Wriggling Brain Parasite Discovered in Australia
Wriggling Brain Parasite Discovered in Australia: A 64-year-old woman in Australia went to the hospital for abdominal pain, cough, and fever. After scanning her brain, the doctors discovered an abnormality that required surgery.
To their surprise, they found a wriggling parasite in her brain, leaving the medical staff present in shock.
The New York Times was the first to report the incident. The woman had been experiencing discomfort for three weeks and sought medical attention in January 2021. The following year, her condition worsened, and she began experiencing symptoms of forgetfulness and depression, leading to a referral to Canberra Hospital.
During an MRI scan, it was discovered that she had “atypical lesions” in the front part of her brain, prompting neurosurgeons to determine that her brain was showing abnormal conditions that required surgery.
Dr. Sanjaya Senanayake, an infectious disease doctor at Canberra Hospital, told the media that he received a call from a colleague who anxiously exclaimed, “Oh my God, I just found a living, wriggling worm in this woman’s brain!”
Experts from the Commonwealth Scientific and Industrial Research Organisation (CSIRO) in Australia identified the parasite as “Ophidascaris robertsi,” commonly found in pythons.
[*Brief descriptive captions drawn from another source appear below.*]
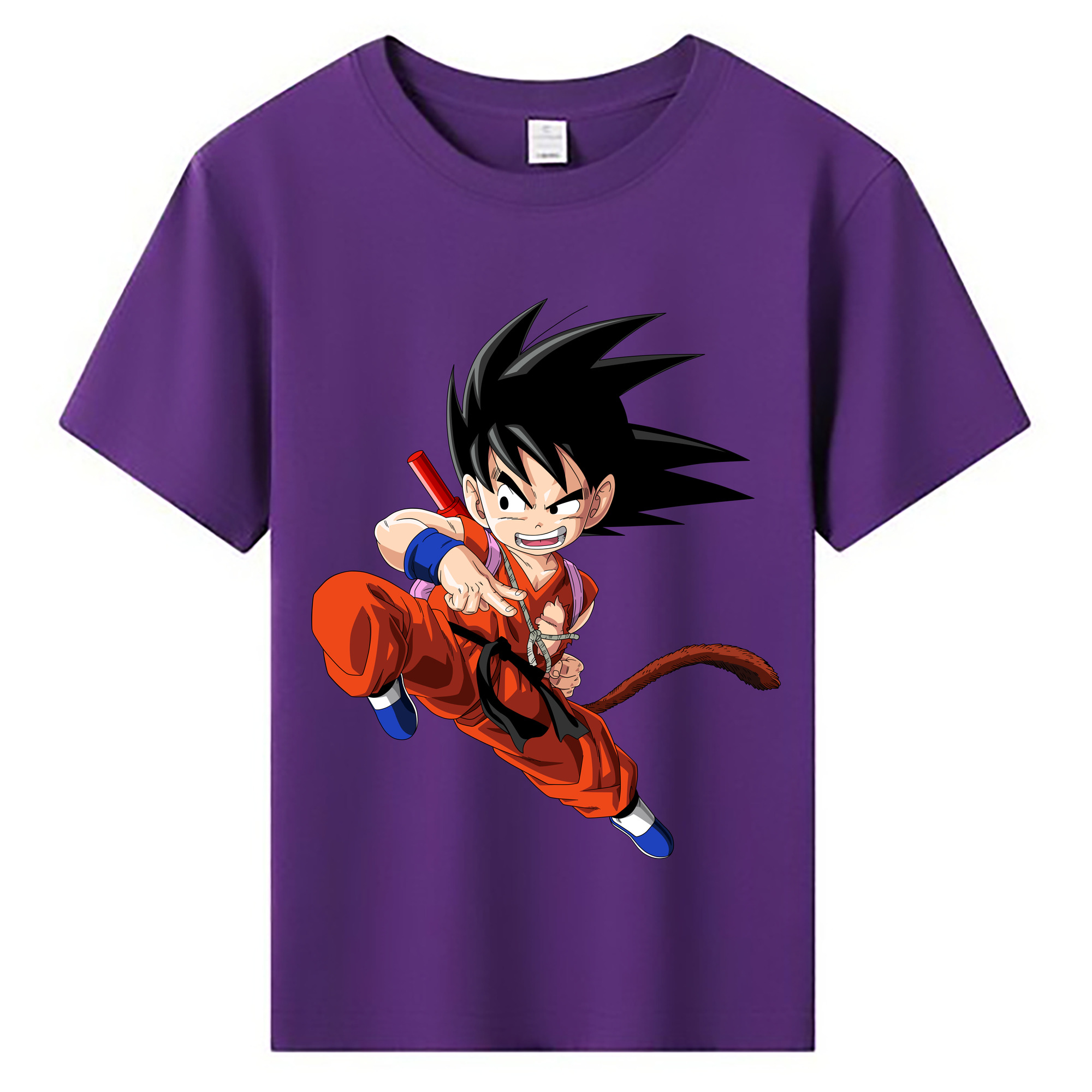 （画像用） ドラゴンボール 孫悟空（そん ごくう）Son Goku カカロット DRAGON BALL Kakarotto 綿100％キッズTシャツ（フロントプリント）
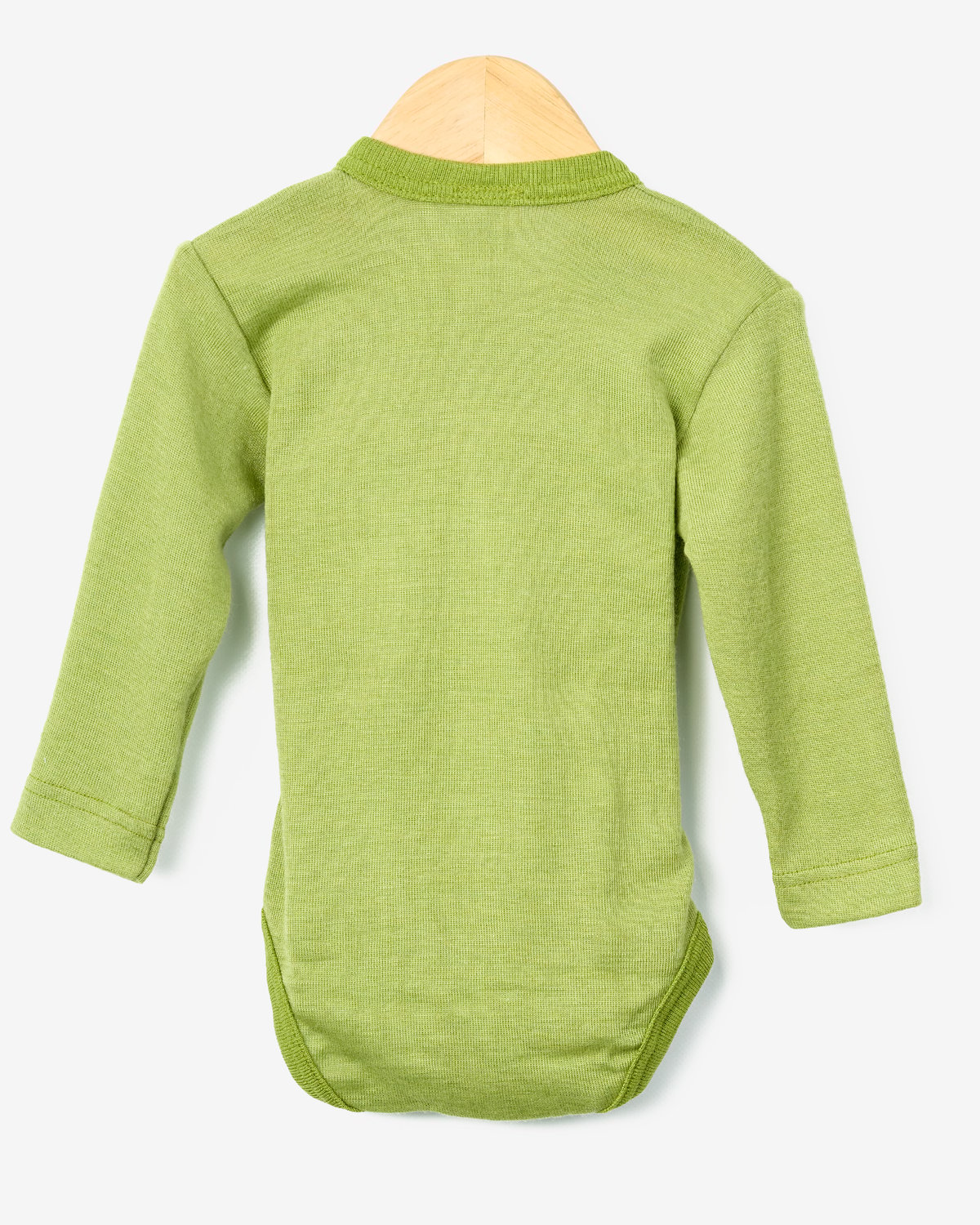 Omslagsbody Ull / Silke – Cosilana, Lime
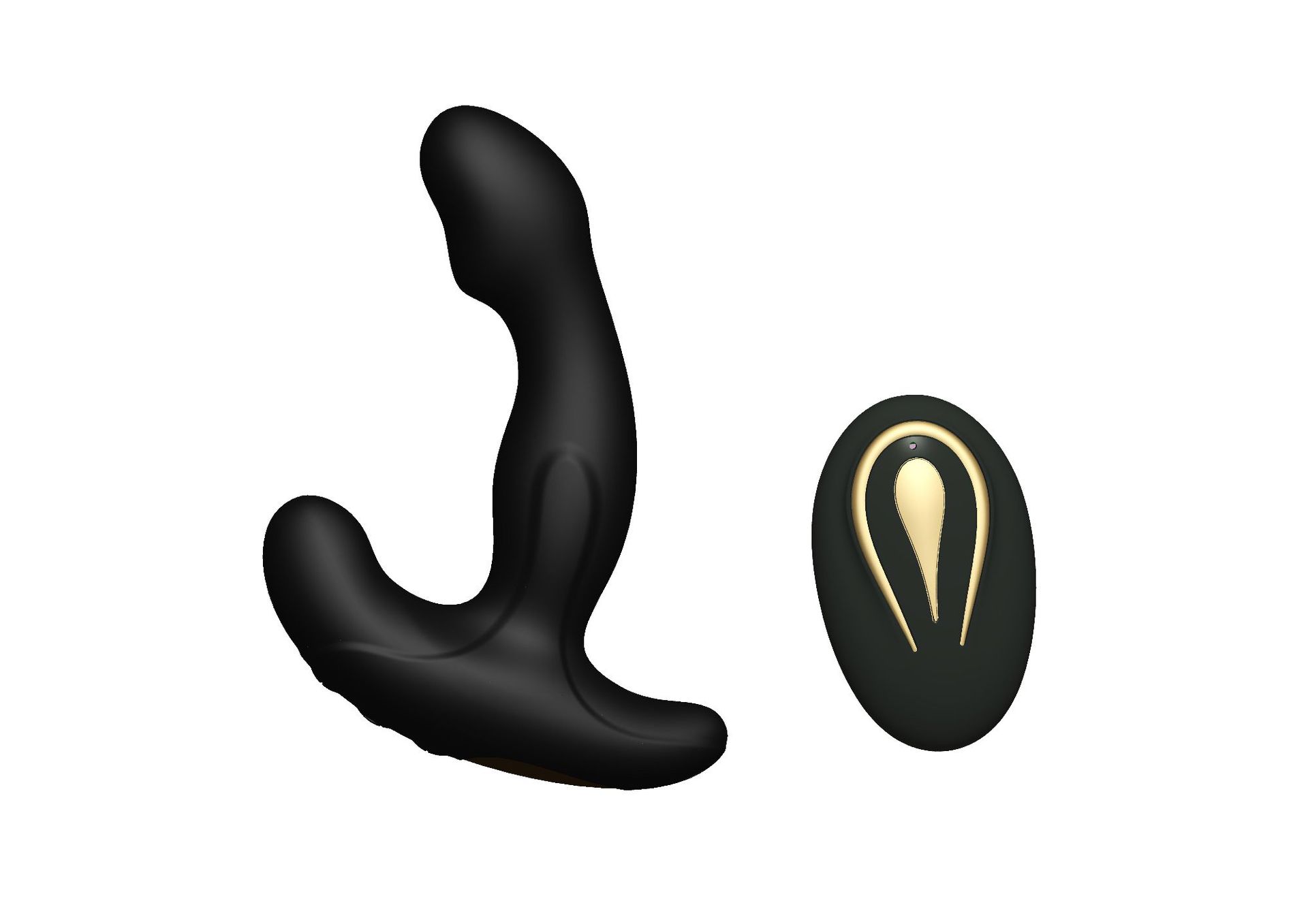 Men's Prostate Massager Wireless Remote Control Butt Plug-EROSREALM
This is the first known case of human infection with this type of worm.
It was speculated that the woman may have come into contact with the feces of a carpet python. Canberra Hospital sought assistance from external experts, and the CSIRO confirmed the parasite’s identification.
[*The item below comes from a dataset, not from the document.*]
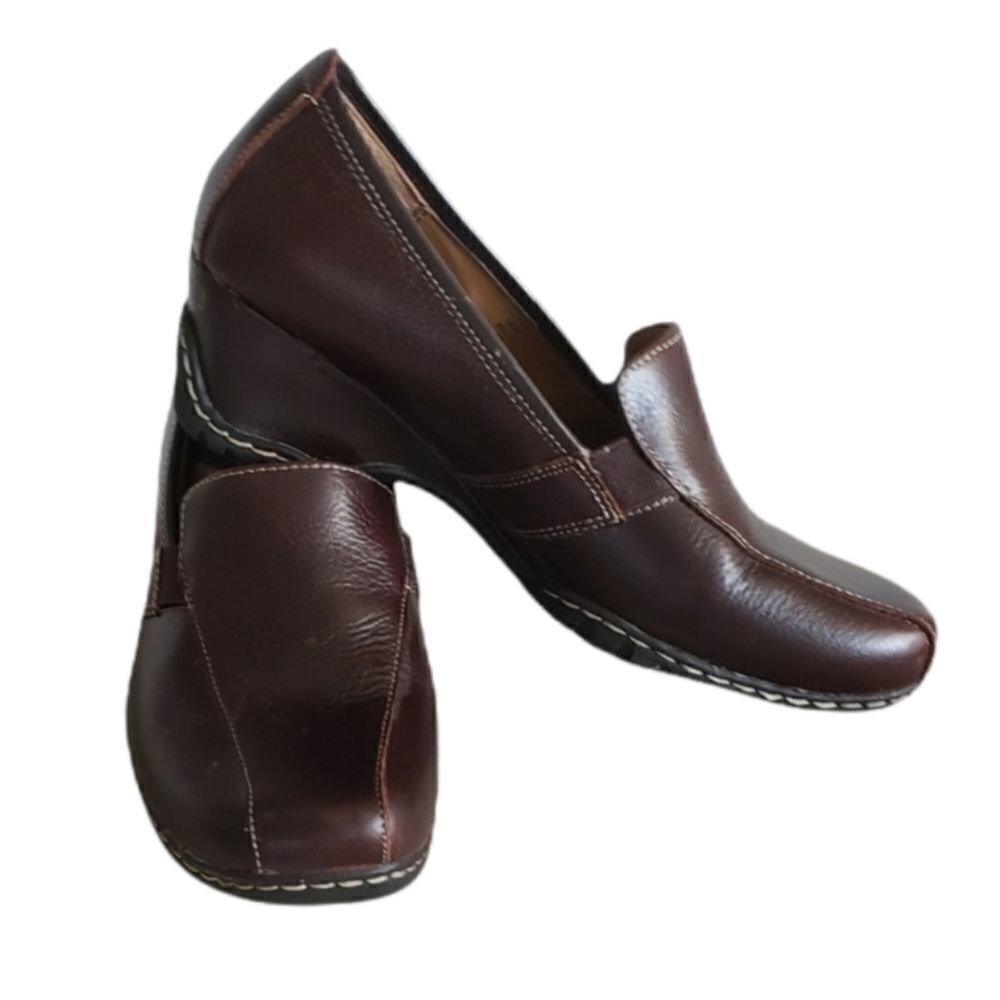 Leather Oxblood Mules  nurse/ doctor shoes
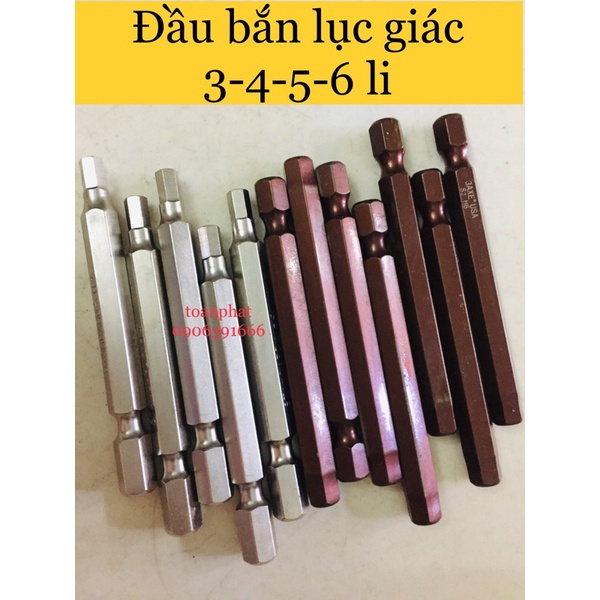 Đầu bắn lục giác 3-4-5-6li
The woman lived near a lake where carpet pythons are known to roam. Although she did not have direct contact with the snakes, she frequently collected herbaceous plants near the lake for cooking.
Doctors and scientists believe that the patient likely touched or ingested plants contaminated with python feces, which contained parasite eggs, leading to the infection.
Due to the possibility of other parasite larvae in her organs, such as the liver, the woman is still undergoing treatment and observation.